Dopo questo ennesimo show gli elveti si riconfermano come una di quelle band che vale davvero la pena di vedere ogni volta se ne presenti la possibilità.
Il pubblico stremato non abbandona però la postazione, anzi cerca di avvicinarsi sempre più alle prime file in previsione degli Skyforger.
Ma i lituani riescono comunque a sorprendere tutti, non presentandosi ma anzi, cominciando senza che nessuno se ne accorgesse. Seppur da cd non mi avessero mai particolarmente coinvolto, mi sono dovuta ricredere. Perché Peter dal vivo canta meglio che in studio, perché vedere Kaspars destreggiarsi tra mille strumenti a fiato (e non) è davvero uno spettacolo, tutto questo con umiltà, senza atteggiarsi da grande band. Padroni anche di una tecnica invidiabile e di cinque album all’attivo, divertono ma al tempo stesso interessano. Portano a termine i sessanta minuti a loro concessi rivelandosi a mio parere il miglior spettacolo della giornata.
È giunto infine il momento che la maggior parte del pubblico aspettava: salgono sul palco i Moonsorrow.
L’act finnico, che avrebbe di diritto meritato il posto di headliner, si presenta in forma e carico come sempre.
Non si tratta certamente di una band nata per il live, i pezzi sono lenti e prolissi, più adatti ad un ascolto attento a casa propria piuttosto che in sede di concerto. Tuttavia gli anni e l’esperienza hanno permesso al gruppo di appropriarsi di qualche trucco del mestiere per mantenere catalizzata l’attenzione del pubblico.
Come sempre spetta all’esagitato Mitja Harvilahti il compito di incitare i presenti che nel frattempo ormai hanno occupato ogni singolo centimetro dell’area concerto mentre il simpatico Janne Perttilä ormai si è ben adattato al posto di sostituto permanente del buon vecchio Henri Sorvali.
Ville come sempre lancia i suoi sofferti scream agghiaccianti riscuotendo le meritate ovazioni da parte dei presenti.
Nessun disco in promozione al momento, il tour per Hävitetty si è oramai concluso da diversi mesi, fa si che la scaletta possa essere più varia riprendendo anche brani da vecchi album come “Ukkosenjumalan poika” o “Unohduksen lapsi” e affidando la chiusura ad un’apprezzatissima “Sankaritarina”.
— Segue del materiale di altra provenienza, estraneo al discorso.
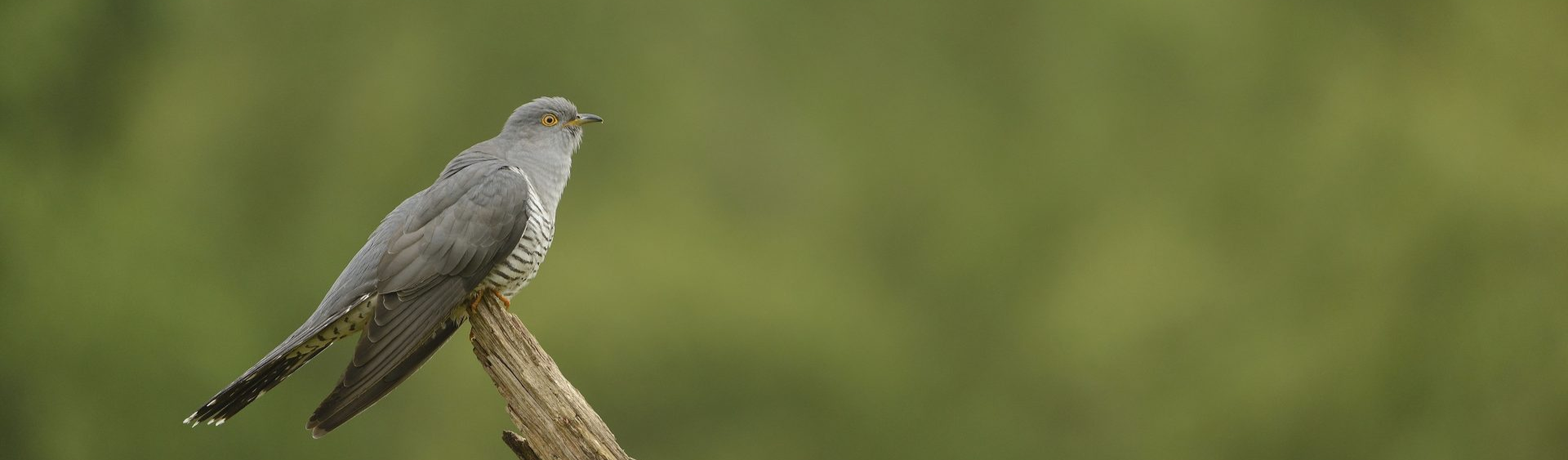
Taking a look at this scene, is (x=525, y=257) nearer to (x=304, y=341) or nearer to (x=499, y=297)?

Al termine del loro spettacolo una buona fetta di pubblico decide che è il momento di andarsene a casa. Così a vedere i Korpiklaani resta comunque un buon numero di persone, ma la sala non è più piena fino all’orlo, complice anche la tarda ora (mezzanotte passata). I finnici optano poi per la sostituzione della batteria usata da tutti gli altri gruppi con la loro personale, e questo fa slittare l’inizio dello show a mezzanotte e un quarto, come primo ritardo della giornata.
E come se non bastasse, l’apertura con “Journey Man” viene bruscamente interrotta dopo le prime note per grossi problemi all’audio delle chitarre. Ma non è un problema per Jonne, che sfoggia il suo bel sorriso e fa ricominciare lo spettacolo. Forse noi che li avevamo già visti la settimana prima a Milano non ci siamo esaltati più di tanto, ma certo i tedeschi non aspettavano altro. E infatti si scatenano, ricomincia il body surf e si ricreano i gruppi di salterello, l’idromele ricomincia a scorrere e l’indice di divertimento sale a dismisura. Le canzoni dell’ultimo disco non coinvolgono come le prime, ma comunque 70 minuti sono piuttosto vasti e infatti i nostri spaziano un po’ tra tutti gli album, riproponendo anche brani dai primissimi.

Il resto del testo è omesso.